* _DESCRIPTION OF THE TASK_: Copy out everything in the material from the line with "What item in" down to the line with "34.6 metres", both lines included, and keep the requests unchanged. In the answers only, scale every number (coordinates and distances) by 2.3 and round each to as many decimal places as it had, with halves rounded up.

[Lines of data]
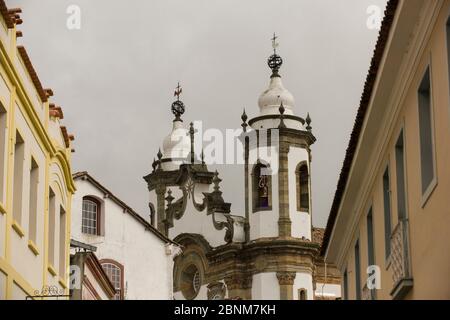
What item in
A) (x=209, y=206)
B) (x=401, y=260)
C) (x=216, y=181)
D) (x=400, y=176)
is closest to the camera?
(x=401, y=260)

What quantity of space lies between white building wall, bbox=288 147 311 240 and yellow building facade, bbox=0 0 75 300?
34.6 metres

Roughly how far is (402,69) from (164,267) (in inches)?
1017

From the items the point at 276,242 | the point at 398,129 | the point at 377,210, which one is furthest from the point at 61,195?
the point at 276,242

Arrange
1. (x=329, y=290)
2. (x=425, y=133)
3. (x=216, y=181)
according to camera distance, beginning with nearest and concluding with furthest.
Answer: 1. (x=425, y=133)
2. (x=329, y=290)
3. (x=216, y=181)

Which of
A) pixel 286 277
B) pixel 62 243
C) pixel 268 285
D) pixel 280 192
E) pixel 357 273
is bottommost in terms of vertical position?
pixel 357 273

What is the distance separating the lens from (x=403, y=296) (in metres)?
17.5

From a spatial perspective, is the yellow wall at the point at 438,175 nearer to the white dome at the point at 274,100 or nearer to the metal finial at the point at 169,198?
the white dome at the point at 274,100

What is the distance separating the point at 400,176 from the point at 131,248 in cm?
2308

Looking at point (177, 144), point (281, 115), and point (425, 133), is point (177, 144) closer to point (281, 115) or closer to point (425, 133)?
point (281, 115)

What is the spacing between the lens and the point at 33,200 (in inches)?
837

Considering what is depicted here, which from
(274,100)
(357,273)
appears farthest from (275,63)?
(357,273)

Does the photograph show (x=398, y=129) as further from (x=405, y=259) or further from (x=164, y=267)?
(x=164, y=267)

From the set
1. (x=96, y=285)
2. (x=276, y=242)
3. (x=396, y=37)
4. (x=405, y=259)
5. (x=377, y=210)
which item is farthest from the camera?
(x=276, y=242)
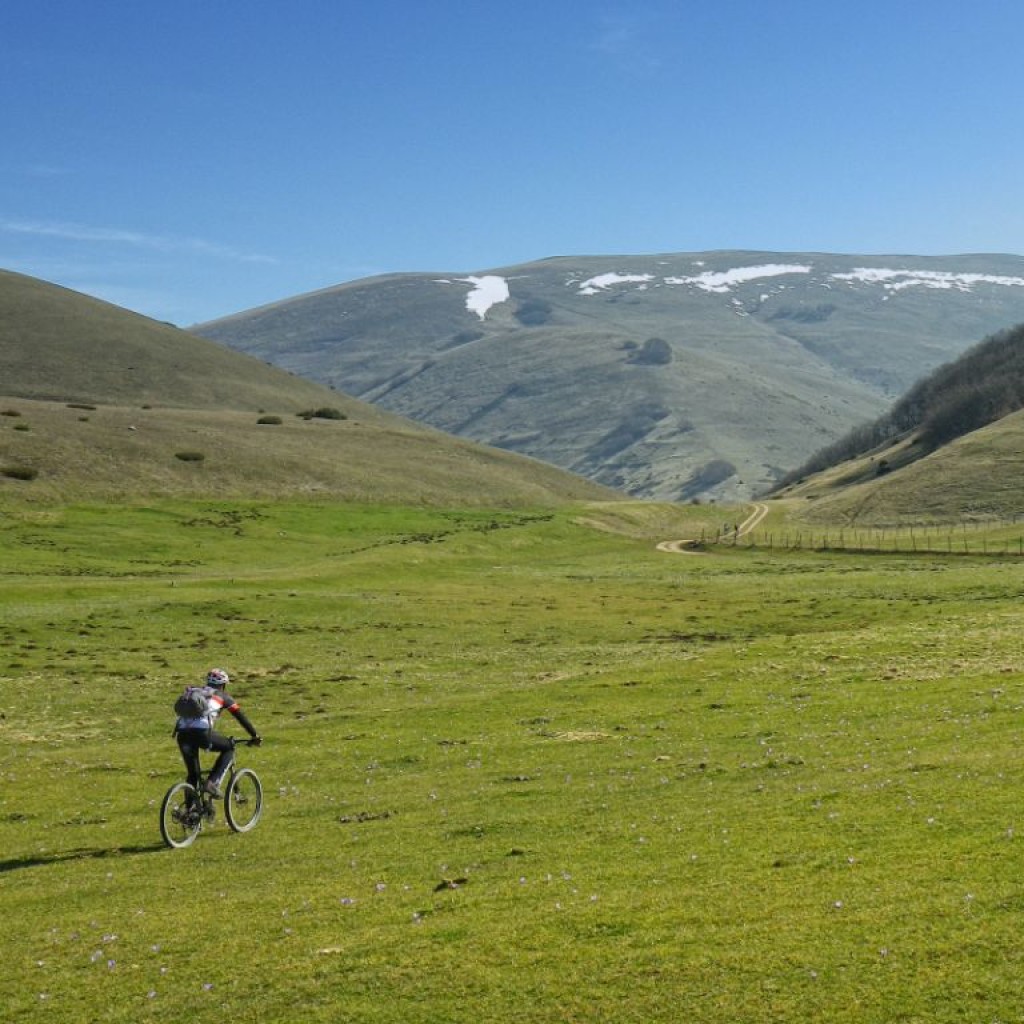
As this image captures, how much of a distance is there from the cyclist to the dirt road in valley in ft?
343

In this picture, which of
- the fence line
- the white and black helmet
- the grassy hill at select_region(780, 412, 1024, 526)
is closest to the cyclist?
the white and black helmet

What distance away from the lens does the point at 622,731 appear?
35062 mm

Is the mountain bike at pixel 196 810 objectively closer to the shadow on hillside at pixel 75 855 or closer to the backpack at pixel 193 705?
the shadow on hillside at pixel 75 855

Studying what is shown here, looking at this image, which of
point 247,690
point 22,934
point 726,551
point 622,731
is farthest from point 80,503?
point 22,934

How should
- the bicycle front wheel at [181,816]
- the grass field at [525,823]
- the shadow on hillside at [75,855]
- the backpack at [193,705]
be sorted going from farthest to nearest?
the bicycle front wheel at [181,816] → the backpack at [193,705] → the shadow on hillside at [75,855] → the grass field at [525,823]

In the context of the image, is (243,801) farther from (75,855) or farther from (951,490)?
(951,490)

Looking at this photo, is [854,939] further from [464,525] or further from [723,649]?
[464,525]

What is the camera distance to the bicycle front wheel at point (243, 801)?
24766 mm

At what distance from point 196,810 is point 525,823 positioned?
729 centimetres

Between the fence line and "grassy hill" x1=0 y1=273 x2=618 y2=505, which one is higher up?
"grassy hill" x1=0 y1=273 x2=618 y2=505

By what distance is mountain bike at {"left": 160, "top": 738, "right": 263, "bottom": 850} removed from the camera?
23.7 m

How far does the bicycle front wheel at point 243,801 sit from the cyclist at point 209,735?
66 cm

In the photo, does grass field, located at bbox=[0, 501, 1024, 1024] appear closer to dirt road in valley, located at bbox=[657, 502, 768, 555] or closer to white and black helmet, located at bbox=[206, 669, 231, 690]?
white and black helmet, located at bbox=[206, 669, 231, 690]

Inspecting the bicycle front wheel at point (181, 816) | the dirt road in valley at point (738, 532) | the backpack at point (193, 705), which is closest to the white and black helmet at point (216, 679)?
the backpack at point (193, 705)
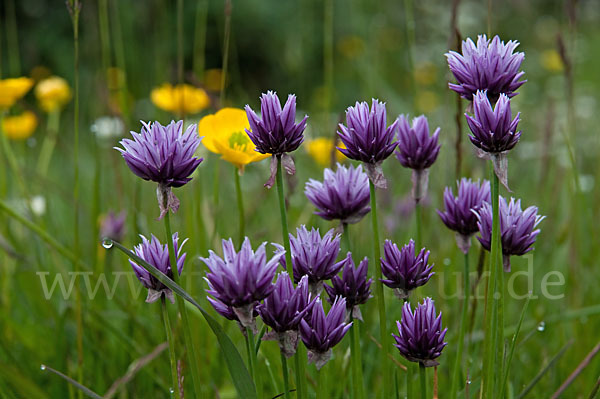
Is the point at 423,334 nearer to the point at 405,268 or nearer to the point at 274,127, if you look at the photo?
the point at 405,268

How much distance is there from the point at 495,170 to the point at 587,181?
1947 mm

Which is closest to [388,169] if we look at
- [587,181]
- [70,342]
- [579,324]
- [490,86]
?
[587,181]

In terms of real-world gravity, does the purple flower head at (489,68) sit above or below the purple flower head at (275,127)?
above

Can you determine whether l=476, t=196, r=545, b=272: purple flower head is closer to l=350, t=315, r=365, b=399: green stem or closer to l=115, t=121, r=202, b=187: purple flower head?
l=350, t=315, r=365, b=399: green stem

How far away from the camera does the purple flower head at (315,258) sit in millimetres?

...

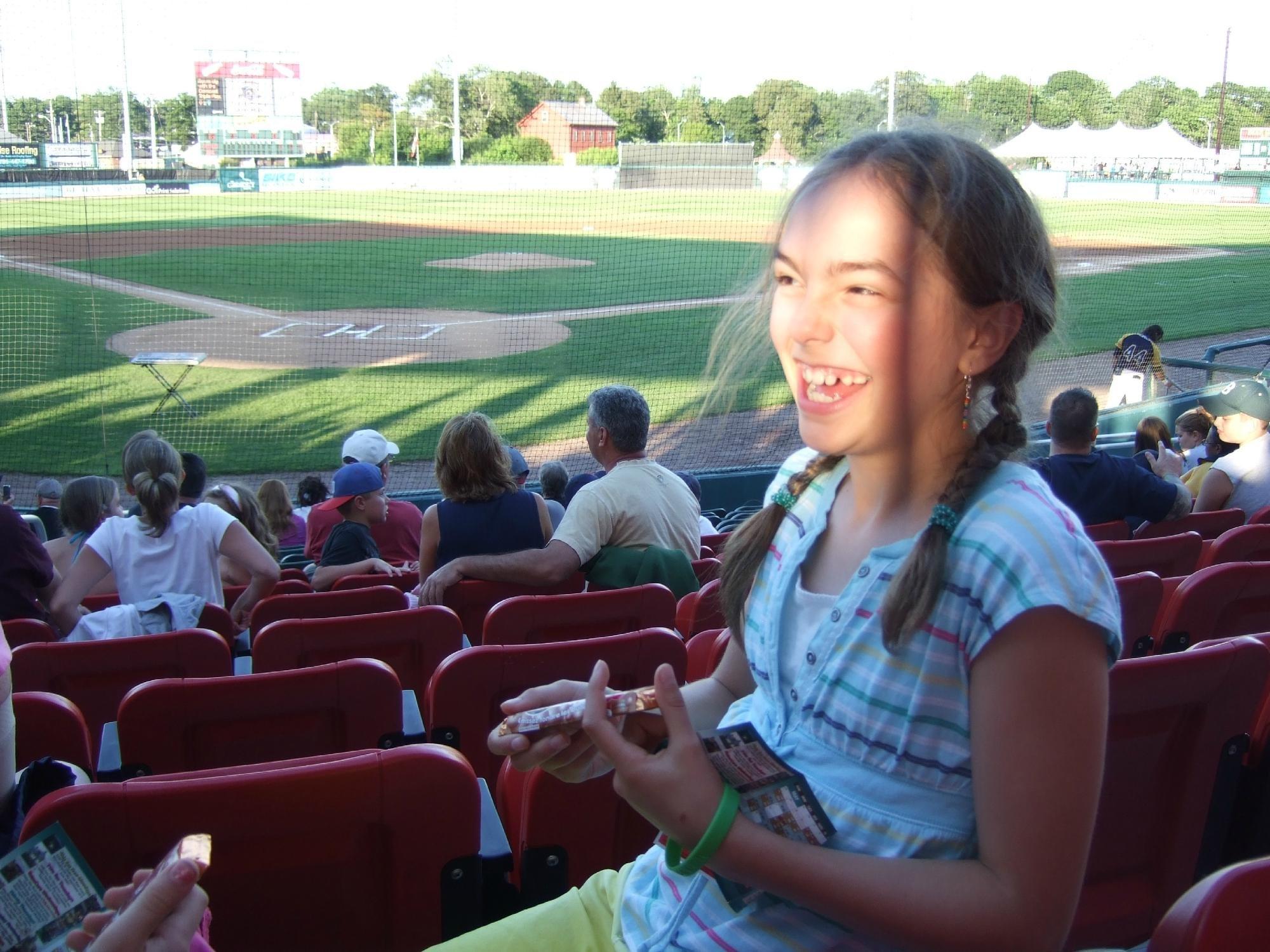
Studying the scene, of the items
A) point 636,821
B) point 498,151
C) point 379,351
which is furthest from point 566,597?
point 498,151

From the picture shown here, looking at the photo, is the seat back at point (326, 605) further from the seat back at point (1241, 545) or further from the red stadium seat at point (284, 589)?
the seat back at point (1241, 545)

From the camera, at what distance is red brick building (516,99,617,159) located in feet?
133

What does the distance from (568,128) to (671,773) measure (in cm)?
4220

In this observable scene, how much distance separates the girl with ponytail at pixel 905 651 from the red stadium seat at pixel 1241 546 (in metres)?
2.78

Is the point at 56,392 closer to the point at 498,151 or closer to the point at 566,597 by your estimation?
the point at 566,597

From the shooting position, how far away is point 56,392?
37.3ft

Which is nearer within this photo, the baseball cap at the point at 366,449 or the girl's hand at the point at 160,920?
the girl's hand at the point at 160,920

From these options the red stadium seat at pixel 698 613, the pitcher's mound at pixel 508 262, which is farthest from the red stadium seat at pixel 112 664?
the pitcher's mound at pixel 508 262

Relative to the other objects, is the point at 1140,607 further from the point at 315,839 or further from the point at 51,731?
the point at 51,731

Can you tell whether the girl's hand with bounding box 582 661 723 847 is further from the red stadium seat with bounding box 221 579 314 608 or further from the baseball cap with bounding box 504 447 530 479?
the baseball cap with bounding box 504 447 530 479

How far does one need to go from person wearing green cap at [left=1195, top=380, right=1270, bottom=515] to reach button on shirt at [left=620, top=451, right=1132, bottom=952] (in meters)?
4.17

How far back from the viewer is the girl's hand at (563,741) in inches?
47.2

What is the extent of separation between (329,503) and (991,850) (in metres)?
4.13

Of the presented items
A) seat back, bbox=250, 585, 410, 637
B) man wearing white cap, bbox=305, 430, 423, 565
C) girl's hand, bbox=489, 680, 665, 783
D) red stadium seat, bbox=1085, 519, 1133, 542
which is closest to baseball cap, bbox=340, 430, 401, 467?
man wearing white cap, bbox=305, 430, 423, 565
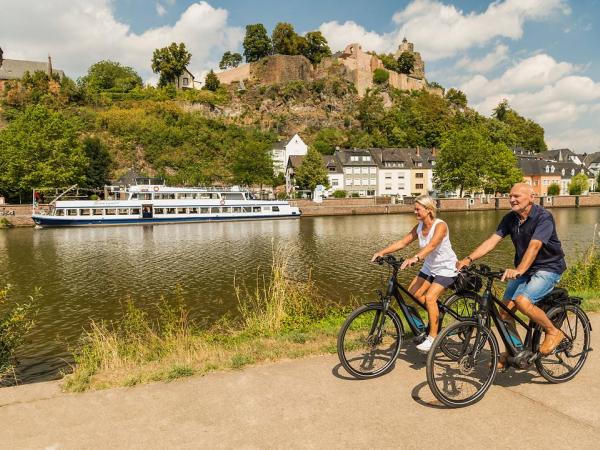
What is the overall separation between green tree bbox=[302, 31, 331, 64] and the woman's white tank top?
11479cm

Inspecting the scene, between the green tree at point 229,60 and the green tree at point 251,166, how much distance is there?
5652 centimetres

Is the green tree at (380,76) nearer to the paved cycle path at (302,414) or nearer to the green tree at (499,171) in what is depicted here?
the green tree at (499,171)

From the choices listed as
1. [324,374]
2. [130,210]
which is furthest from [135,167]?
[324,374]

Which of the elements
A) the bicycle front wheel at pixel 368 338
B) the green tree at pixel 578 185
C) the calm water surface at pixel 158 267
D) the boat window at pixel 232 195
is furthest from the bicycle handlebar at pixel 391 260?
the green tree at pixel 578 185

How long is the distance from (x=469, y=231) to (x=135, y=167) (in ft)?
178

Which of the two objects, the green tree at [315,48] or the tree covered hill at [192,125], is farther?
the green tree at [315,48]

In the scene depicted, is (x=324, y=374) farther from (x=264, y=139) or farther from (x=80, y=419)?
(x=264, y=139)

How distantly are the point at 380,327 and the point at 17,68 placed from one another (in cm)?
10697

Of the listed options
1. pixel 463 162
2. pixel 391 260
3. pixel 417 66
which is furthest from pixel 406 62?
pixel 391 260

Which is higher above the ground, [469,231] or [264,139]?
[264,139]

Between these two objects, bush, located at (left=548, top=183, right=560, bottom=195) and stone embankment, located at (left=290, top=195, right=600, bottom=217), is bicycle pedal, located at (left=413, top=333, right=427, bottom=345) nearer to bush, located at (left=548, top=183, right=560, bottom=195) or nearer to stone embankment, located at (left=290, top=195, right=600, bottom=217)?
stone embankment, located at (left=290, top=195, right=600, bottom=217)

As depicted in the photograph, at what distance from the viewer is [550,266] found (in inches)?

---

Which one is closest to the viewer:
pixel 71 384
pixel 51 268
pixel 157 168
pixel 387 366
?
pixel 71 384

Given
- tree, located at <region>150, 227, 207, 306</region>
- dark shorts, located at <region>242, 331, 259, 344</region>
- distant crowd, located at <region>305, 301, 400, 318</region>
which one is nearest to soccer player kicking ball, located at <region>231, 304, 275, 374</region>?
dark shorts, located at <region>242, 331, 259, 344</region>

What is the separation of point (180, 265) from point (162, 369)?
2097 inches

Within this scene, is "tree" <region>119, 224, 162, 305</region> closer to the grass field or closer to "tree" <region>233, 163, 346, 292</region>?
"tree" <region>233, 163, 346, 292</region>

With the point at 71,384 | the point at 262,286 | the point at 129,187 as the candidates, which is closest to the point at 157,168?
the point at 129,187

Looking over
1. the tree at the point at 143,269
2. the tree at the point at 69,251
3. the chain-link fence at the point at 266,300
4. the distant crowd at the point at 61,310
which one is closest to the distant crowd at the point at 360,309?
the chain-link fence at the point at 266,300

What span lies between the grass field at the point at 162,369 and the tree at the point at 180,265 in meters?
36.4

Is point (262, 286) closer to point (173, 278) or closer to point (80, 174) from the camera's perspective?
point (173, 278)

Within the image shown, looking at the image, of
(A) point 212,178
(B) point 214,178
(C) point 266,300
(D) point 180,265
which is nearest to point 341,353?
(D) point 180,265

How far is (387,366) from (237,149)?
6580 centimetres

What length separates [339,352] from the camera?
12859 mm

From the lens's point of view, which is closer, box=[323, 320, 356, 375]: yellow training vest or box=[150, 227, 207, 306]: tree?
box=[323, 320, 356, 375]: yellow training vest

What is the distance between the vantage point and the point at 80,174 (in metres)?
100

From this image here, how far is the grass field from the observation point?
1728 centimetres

* _ANSWER FOR THIS EXERCISE_:
What item in
A) (x=209, y=206)
B) (x=401, y=260)
C) (x=216, y=181)
D) (x=400, y=176)
is closest to the camera?
(x=922, y=598)

What quantity of space lies between white building wall, bbox=288 147 311 240 and yellow building facade, bbox=0 0 75 300?
79.6 metres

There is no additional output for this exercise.